■ Passage shown
◆ ◆ ◆ ◆ ◆ ◆ ◆

Estimated reading time: 6 minutes
Computerized adaptive testing (CAT) has been around since the 1970s and is well-known for the benefits it can provide, most notably that it can reduce testing time 50-90% with no loss of measurement precision. Developing a sound, defensible CAT is not easy, but our goal is to make it as easy as possible – that is, everything you need is available in clean software UI and you never have to write a single line of code.
Here, we outline the software, data analysis, and project management steps needed to develop a computerized adaptive test that aligns with best practices and international standards.
This approach is based on Thompson and Weiss (2011) model, which refers there for a general treatment of CAT development, especially the use of simulation studies. Also, this article assumes you have mastered the concepts of item response theory and CAT, including:
- IRT models (e.g., 3PL, rating scale model)
- Item response functions
- Item information functions
- Theta estimation
- Conditional standard error of measurement
- Item selection algorithms
- Termination criterion.
If IRT is new to you, please visit these resources
If you have some background in IRT but CAT is new, please visit these resources
Overview: Steps to develop an adaptive test
There are nine steps to developing a CAT on our industry-leading platform, fastest:
|Step||Work to be done||Software|
|1||Perform feasibility and planning studies||CATSim|
|2||Develop item bank||FastTest|
|3||Pilot items on 100-2000 examinees||FastTest|
|4||Perform item analysis and other due diligence||Iteman/Xcalibre|
|6||Upload IRT parameters into FastTest||FastTest|
We’ll now talk a little more about each of these.
Perform feasibility and planning studies
The first step, before doing anything else, is to confirm that your assessment meets the basic requirements of CAT. For example, you need to have a decent-sized item bank, data on hundreds of examinees (or the future opportunity), and items that are scoreable in real-time. See this paper for a full discussion.
If there are no huddles, then the next step is to perform monte Carlo simulations that help you scope out the project, using the CATSim software. For example, you might simulate CATs with three sizes of the item bank, so you have a better idea of how many items to write.
Develop item bank
Now that you have some idea of how many items you need and in which ranges of difficulty and/or content constraints, you can leverage the powerful item authoring functionality of FastTest, as well as the item review and workflow management to ensure that subject matter experts are performing quality assurance on each other.

◆ ◆ ◆ ◆ ◆ ◆ ◆

■ Data shown

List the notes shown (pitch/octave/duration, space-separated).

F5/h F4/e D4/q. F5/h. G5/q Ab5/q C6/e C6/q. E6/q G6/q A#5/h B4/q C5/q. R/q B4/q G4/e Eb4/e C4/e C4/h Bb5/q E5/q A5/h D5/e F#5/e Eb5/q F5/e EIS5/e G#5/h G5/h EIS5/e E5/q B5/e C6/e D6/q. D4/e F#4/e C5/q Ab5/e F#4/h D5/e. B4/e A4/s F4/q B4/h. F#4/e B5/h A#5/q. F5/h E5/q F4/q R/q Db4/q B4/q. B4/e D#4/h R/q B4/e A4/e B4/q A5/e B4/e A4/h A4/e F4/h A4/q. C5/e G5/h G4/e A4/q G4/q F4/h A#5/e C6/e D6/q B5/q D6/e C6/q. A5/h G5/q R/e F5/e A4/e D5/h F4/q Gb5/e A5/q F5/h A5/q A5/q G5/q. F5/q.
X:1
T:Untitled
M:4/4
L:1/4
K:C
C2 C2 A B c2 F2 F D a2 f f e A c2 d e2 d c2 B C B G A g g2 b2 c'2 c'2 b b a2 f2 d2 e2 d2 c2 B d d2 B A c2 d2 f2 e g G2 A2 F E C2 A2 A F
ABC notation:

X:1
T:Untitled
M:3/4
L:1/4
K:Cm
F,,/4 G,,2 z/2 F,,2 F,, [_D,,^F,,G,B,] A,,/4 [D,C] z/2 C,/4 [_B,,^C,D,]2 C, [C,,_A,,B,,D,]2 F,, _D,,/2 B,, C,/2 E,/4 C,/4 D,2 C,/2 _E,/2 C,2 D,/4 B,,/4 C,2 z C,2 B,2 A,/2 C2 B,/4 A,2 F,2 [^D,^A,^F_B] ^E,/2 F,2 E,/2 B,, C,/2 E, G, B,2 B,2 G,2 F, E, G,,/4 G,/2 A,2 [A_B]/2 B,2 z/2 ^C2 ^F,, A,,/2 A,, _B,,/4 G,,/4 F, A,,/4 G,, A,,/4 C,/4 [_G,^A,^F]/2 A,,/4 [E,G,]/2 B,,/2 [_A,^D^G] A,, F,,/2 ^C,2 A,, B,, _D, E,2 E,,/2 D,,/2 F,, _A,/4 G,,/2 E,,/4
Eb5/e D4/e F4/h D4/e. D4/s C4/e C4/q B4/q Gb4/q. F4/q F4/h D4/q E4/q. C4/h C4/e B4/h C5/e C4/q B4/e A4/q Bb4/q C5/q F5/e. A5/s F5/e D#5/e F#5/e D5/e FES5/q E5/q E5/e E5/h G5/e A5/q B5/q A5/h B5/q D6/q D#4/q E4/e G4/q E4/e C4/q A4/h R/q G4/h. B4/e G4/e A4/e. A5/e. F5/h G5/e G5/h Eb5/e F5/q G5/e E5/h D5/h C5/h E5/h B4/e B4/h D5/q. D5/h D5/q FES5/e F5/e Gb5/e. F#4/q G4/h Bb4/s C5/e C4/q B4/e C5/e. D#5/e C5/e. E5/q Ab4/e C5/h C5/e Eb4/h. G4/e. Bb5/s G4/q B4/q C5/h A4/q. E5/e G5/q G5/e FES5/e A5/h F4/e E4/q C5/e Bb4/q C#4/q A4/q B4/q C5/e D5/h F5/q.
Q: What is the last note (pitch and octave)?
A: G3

◆ ◆ ◆ ◆ ◆ ◆ ◆

■ Your objective
Reproduce the adaptive-testing text from "- Item response" up to and including "- Termination criterion.". The listing is separate material, apart from the adaptive-testing text.

■ Solution to the exercise
- Item response functions
- Item information functions
- Theta estimation
- Conditional standard error of measurement
- Item selection algorithms
- Termination criterion.